DOGE's seizure of government databases is not just an act of bureaucratic reorganization. It is an act of constitutional restructuring.

The Constitution distributes power among the branches of government to prevent its concentration and maintain its balance. It organizes many different forms of power, but particularly significant are the powers that take the form of “instruments,” to borrow James Madison’s term for the government’s material tools. Chief among them, the Constitution commits the “power of the purse” to Congress. By contrast, only the president can wield the power of the sword as the commander in chief of the armed forces. Those two profound instruments, guided by different branches, can also counterbalance each other, as when Congress withholds funding for disfavored armed interventions.

Musk’s insight, which he is now putting to such destructive use, is that a third instrument—the power of data—may be as consequential as that of the purse or the sword. The branch of government that controls government data can effectuate legal and political projects not otherwise available to it. And it can use those data to contest other branches’ constitutional prerogatives, as Congress’s purse has frequently done for the president’s sword.

Musk seems to have come to this realization long before Trump’s second inauguration. According to recent reporting, Musk “wanted direct, insider access to government systems” if he was going to work with the Trump administration.
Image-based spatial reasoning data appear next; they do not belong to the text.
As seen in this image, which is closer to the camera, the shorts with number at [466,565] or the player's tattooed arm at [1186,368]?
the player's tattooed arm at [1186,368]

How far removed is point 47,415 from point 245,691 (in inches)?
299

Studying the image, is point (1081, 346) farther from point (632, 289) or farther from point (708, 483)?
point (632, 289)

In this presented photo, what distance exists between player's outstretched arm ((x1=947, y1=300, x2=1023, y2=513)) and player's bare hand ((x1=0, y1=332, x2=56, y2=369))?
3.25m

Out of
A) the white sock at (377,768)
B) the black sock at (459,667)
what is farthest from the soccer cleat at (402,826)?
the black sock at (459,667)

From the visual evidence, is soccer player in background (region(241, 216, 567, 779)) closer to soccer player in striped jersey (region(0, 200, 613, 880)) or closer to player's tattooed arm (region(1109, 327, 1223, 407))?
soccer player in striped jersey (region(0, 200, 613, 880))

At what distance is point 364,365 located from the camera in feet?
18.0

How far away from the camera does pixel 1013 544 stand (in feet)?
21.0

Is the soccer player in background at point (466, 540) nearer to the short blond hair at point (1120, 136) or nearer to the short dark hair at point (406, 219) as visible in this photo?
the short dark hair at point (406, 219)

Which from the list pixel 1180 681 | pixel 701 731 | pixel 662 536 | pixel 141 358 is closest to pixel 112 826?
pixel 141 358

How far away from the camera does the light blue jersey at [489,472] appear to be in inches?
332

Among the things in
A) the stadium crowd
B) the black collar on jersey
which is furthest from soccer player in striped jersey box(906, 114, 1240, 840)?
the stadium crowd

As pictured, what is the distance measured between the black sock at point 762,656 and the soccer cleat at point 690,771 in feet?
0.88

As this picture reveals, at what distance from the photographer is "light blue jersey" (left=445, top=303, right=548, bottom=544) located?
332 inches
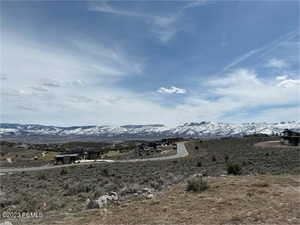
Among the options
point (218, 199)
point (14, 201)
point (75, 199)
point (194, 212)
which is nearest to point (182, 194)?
point (218, 199)

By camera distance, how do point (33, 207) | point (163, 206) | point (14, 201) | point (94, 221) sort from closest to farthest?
point (94, 221) → point (163, 206) → point (33, 207) → point (14, 201)

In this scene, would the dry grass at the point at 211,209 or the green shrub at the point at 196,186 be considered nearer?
the dry grass at the point at 211,209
If he and his allies could not get “access to federal data and payment systems,” he appears to have viewed the effort as “a waste of his time.”

It is unsurprising that a technology CEO would see data as a tool valuable in its own right. In the private sector, data are an asset, a currency, a form of market power. Data-rich start-ups, even those with little revenue, routinely get eye-popping valuations. Businesses are acquired not only for the goods they produce or the services they render but also for their data. Companies of all sorts—real estate, car manufacturing, home goods—have restyled themselves in recent years as data companies.

Public officials and scholars of constitutional law, by contrast, have missed this important point about the value—and power—of data. They generally approach data from the perspective of individual privacy rights. Those rights are important, and governments should steward data in a way that respects them, now more than ever. But Americans must also come to see data as a source of governmental capacity and a form of governmental power—and view Musk’s attempts to appropriate that power to the president as an extraordinary act of constitutional field-claiming.